TO DO. Could you rewrite all the entries with "spectator" replaced by "onlooker", leaving everything else unchanged and omitting the pictures?

BEGIN

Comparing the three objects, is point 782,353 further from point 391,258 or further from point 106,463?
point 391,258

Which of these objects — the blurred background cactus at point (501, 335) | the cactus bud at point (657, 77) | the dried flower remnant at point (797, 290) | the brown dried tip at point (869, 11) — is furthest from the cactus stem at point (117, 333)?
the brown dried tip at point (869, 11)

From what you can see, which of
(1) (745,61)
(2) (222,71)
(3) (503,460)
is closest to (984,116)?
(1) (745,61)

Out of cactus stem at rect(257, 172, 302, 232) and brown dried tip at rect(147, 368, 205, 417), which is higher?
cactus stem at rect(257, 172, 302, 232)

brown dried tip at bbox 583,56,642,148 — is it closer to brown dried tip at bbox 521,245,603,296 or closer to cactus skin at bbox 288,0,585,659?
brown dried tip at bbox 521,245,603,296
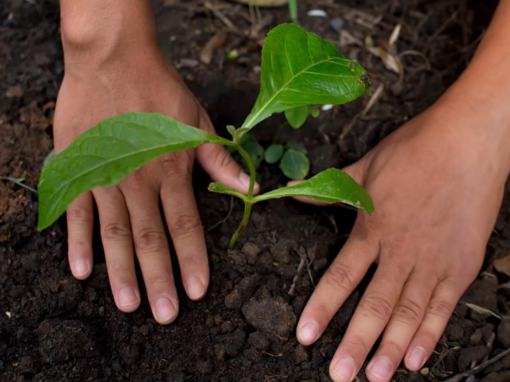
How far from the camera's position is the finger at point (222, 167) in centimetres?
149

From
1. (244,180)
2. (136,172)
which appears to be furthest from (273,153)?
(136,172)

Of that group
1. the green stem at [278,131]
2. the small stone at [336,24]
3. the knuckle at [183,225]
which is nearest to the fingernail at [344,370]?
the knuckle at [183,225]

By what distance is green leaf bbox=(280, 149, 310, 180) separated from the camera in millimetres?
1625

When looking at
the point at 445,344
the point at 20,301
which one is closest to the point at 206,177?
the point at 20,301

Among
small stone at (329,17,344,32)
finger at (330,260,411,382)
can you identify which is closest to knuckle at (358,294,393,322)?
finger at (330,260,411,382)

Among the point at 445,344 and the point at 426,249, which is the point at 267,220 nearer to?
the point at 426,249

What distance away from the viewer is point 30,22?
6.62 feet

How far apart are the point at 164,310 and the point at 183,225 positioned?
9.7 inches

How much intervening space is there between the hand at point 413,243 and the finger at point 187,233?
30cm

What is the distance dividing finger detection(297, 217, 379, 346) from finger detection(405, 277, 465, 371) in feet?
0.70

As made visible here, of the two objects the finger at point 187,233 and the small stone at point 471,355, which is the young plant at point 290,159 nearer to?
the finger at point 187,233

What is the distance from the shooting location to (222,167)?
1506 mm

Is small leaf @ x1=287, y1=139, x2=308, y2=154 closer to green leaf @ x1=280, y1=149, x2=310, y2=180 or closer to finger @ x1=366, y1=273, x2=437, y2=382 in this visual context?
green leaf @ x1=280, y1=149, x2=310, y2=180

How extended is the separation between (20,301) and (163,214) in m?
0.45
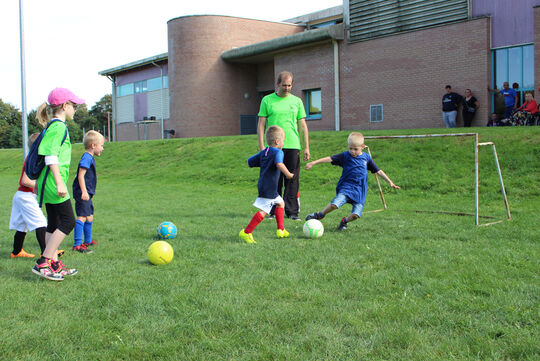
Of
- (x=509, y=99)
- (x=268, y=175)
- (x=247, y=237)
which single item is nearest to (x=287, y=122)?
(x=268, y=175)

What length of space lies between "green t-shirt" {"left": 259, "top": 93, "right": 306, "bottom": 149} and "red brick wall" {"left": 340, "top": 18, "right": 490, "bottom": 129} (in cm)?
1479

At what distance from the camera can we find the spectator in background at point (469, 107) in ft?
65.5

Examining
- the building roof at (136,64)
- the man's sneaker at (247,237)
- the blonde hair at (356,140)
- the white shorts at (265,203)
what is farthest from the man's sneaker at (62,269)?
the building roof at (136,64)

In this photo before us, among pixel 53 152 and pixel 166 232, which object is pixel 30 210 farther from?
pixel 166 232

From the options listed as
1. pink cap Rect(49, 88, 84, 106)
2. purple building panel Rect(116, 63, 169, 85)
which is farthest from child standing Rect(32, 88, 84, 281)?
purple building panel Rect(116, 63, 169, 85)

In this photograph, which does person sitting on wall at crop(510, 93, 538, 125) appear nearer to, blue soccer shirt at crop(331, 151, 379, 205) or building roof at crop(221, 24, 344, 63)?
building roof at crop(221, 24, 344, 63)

END

SOLUTION FOR THIS PROBLEM.
Comparing the three objects, is point 782,353 further from point 391,258 or further from point 106,463?
point 391,258

Which of these objects — the blurred background cactus at point (501, 335) | the cactus bud at point (657, 77) | the dried flower remnant at point (797, 290) | the brown dried tip at point (869, 11) — is furthest from the cactus stem at point (117, 333)?
the brown dried tip at point (869, 11)

From what you can see, which of
(1) (745,61)
(2) (222,71)
(3) (503,460)
is closest to (984,116)?
(1) (745,61)

Out of cactus stem at rect(257, 172, 302, 232) and brown dried tip at rect(147, 368, 205, 417), which is higher?
cactus stem at rect(257, 172, 302, 232)

brown dried tip at bbox 583,56,642,148 — is it closer to brown dried tip at bbox 521,245,603,296 or closer to cactus skin at bbox 288,0,585,659?
brown dried tip at bbox 521,245,603,296
How far from the camera's position is the finger at point (222, 167) in centimetres?
149

From
1. (244,180)
2. (136,172)
which appears to be furthest from (273,153)?
(136,172)

Of that group
1. the green stem at [278,131]
2. the small stone at [336,24]
3. the knuckle at [183,225]
which is nearest to the fingernail at [344,370]?
the knuckle at [183,225]

By what distance is green leaf bbox=(280, 149, 310, 180) separated from the camera in millimetres?
1625

When looking at
the point at 445,344
the point at 20,301
which one is closest to the point at 206,177?
the point at 20,301

Among
small stone at (329,17,344,32)
finger at (330,260,411,382)
can you identify which is closest to knuckle at (358,294,393,322)?
finger at (330,260,411,382)

Among the point at 445,344 and the point at 426,249, which is the point at 267,220 nearer to?
the point at 426,249

What distance away from the viewer is point 30,22?
6.62 feet

How far apart are the point at 164,310 and the point at 183,225 positioned?
9.7 inches

How much intervening space is there between the hand at point 413,243 and the finger at point 187,233?
30cm

What is the distance dividing finger detection(297, 217, 379, 346) from finger detection(405, 277, 465, 371) in feet?
0.70

As made visible here, of the two objects the finger at point 187,233 and the small stone at point 471,355, which is the young plant at point 290,159 nearer to?
the finger at point 187,233

What is the distance from the shooting location to (222,167)?
1506 mm

Is small leaf @ x1=287, y1=139, x2=308, y2=154 closer to green leaf @ x1=280, y1=149, x2=310, y2=180 or closer to finger @ x1=366, y1=273, x2=437, y2=382 in this visual context?
green leaf @ x1=280, y1=149, x2=310, y2=180

How extended is the separation between (20,301) and (163,214) in m?
0.45
Of
- (x=509, y=99)
- (x=268, y=175)
- (x=247, y=237)
which single item is nearest to (x=287, y=122)?
(x=268, y=175)

What length of space lies between "green t-shirt" {"left": 259, "top": 93, "right": 306, "bottom": 149} and "red brick wall" {"left": 340, "top": 18, "right": 490, "bottom": 129} (in cm)?
1479

At what distance from the camera can we find the onlooker in background at point (469, 107) in ft?
65.5

Examining
- the building roof at (136,64)
- the man's sneaker at (247,237)
- the blonde hair at (356,140)
- the white shorts at (265,203)
what is farthest from the man's sneaker at (62,269)?
the building roof at (136,64)

In this photo before us, among pixel 53 152 and pixel 166 232, which object is pixel 30 210 farther from?
pixel 166 232

From the options listed as
1. pink cap Rect(49, 88, 84, 106)
2. purple building panel Rect(116, 63, 169, 85)
which is farthest from child standing Rect(32, 88, 84, 281)?
purple building panel Rect(116, 63, 169, 85)

In this photograph, which does person sitting on wall at crop(510, 93, 538, 125) appear nearer to, blue soccer shirt at crop(331, 151, 379, 205) or building roof at crop(221, 24, 344, 63)?
building roof at crop(221, 24, 344, 63)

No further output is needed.